(Records of scene-based questions)
## begin

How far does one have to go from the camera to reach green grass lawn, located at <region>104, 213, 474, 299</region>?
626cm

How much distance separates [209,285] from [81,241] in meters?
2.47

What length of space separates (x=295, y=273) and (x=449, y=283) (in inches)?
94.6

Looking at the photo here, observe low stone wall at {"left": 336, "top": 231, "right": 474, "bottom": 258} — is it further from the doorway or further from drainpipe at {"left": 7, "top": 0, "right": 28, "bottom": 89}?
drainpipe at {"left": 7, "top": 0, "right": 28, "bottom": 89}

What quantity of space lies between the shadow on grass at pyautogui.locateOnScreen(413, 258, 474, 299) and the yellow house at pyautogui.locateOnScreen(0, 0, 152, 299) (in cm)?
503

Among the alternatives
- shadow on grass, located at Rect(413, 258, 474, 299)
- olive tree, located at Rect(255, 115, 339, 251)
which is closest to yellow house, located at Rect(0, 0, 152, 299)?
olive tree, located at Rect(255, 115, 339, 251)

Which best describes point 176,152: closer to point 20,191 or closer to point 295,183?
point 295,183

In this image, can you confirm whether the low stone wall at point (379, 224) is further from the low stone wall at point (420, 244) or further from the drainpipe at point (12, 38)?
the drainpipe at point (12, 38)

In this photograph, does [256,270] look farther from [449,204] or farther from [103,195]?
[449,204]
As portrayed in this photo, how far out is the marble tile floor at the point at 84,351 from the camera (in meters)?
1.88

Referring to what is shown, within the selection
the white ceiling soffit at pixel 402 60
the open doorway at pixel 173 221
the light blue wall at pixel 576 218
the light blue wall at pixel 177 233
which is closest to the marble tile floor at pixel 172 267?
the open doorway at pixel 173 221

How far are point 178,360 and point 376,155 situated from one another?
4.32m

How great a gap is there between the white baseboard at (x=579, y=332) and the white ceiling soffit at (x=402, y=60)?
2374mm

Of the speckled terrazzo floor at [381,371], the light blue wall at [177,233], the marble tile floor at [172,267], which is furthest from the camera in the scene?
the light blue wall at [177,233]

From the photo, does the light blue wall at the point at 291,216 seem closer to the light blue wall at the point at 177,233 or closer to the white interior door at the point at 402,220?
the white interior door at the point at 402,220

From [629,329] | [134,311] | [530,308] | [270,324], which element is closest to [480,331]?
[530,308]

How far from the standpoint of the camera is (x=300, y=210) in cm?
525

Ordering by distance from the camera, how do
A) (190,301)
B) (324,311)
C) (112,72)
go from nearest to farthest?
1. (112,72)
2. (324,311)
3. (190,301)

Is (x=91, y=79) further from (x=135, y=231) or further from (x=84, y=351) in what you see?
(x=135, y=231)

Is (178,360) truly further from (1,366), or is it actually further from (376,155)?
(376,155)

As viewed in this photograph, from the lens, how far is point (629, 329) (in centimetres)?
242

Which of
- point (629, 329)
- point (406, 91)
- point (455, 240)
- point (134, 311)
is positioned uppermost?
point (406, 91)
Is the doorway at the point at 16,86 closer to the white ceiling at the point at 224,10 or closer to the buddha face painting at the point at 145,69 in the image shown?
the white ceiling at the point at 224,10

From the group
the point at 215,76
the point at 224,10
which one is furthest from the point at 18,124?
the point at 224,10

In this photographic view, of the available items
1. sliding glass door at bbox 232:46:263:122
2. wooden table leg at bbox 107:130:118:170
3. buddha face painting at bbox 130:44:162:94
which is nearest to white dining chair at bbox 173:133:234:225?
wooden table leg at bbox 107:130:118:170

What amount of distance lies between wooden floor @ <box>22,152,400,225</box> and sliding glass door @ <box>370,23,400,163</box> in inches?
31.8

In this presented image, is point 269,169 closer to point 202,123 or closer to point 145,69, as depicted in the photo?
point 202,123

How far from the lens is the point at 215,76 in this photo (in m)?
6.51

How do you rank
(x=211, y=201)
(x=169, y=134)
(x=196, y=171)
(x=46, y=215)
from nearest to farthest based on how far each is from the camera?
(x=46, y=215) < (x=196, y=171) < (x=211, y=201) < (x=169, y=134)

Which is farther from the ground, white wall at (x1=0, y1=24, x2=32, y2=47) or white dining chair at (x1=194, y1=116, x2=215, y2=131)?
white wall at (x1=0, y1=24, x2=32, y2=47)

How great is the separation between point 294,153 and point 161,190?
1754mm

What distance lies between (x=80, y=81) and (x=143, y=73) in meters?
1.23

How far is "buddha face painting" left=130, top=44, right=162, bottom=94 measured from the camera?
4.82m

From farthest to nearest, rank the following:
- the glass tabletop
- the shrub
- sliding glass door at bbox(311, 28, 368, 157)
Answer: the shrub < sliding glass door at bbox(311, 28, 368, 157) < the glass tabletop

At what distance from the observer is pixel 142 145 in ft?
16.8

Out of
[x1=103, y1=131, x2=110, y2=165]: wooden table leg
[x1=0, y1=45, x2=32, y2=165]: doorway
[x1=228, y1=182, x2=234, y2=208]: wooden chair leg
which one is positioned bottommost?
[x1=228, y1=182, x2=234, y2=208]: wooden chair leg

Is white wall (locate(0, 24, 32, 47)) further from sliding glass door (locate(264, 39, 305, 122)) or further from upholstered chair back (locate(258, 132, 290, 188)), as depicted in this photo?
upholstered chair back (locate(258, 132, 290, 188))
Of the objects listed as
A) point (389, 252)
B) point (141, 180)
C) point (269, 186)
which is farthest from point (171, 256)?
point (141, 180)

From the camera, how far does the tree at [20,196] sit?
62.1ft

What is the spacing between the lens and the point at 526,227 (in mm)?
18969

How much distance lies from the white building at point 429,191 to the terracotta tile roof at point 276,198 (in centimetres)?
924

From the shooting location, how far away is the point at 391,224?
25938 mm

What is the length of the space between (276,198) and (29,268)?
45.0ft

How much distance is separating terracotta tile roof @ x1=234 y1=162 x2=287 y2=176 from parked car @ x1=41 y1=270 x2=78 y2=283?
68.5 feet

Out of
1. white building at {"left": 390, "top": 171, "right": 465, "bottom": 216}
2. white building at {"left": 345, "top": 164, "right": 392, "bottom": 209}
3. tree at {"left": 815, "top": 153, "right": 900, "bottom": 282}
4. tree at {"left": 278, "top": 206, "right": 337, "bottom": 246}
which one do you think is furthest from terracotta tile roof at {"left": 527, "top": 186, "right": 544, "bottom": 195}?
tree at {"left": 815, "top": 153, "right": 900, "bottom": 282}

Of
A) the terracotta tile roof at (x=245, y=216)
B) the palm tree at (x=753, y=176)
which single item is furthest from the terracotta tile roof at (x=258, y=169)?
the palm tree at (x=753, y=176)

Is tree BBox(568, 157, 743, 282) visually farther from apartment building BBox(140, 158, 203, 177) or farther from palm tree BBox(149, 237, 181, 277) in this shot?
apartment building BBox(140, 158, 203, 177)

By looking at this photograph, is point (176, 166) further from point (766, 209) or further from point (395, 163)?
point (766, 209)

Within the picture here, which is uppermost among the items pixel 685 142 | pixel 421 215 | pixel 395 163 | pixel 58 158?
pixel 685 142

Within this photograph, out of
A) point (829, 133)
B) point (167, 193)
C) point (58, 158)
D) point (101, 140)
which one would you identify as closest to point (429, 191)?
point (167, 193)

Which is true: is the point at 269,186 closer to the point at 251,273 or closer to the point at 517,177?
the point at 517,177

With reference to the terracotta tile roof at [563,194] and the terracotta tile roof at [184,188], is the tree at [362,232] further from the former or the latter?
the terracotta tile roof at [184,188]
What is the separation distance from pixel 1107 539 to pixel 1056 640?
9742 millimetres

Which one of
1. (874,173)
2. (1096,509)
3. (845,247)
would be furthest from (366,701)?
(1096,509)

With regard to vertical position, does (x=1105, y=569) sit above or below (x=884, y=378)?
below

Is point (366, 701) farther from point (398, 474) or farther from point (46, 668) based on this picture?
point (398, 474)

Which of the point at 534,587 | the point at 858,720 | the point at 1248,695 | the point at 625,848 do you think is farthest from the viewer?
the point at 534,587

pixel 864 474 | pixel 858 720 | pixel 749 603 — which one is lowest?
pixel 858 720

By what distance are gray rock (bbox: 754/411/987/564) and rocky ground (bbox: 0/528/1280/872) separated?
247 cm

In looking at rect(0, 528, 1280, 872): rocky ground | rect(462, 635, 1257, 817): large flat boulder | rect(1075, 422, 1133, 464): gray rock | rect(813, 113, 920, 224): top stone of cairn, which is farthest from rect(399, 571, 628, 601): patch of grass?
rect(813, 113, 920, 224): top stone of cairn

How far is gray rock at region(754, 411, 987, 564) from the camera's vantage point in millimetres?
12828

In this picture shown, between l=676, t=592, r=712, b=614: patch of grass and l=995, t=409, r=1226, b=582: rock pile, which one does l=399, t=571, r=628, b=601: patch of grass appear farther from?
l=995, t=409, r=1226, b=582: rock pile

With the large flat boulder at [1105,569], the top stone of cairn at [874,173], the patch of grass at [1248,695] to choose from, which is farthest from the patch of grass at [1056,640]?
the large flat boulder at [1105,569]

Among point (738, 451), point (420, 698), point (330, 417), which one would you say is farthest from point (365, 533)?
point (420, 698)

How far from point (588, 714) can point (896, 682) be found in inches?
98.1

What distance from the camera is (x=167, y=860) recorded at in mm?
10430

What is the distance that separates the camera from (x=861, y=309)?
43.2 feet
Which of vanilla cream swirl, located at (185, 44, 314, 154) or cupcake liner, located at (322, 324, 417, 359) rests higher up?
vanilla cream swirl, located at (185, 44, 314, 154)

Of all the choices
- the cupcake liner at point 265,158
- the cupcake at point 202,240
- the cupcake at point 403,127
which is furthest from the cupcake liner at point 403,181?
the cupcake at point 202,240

## end

**Task requirements**
Starting with the line that contains "How far is gray", output every line through the end of the listing above, unchanged.

**Solution**
How far is gray rock at region(754, 411, 987, 564) from the camera's vantage point in millimetres?
12828

In this picture shown, between l=676, t=592, r=712, b=614: patch of grass and l=995, t=409, r=1226, b=582: rock pile, which one does l=399, t=571, r=628, b=601: patch of grass appear farther from?
l=995, t=409, r=1226, b=582: rock pile

With the large flat boulder at [1105,569], the top stone of cairn at [874,173], the patch of grass at [1248,695] to choose from, which is farthest from the patch of grass at [1056,640]?
the large flat boulder at [1105,569]

Among point (738, 451), point (420, 698), point (330, 417), which one would you say is farthest from point (365, 533)?
point (420, 698)

How far from point (588, 714) can point (896, 682) be found in inches?
98.1

What distance from the camera is (x=167, y=860) recorded at in mm?
10430

What is the distance that separates the camera from (x=861, y=309)?
43.2 feet
Which of vanilla cream swirl, located at (185, 44, 314, 154) or cupcake liner, located at (322, 324, 417, 359) rests higher up?
vanilla cream swirl, located at (185, 44, 314, 154)

Of all the choices
- the cupcake liner at point 265,158
- the cupcake at point 202,240
- the cupcake at point 403,127
which is furthest from the cupcake liner at point 403,181?
the cupcake at point 202,240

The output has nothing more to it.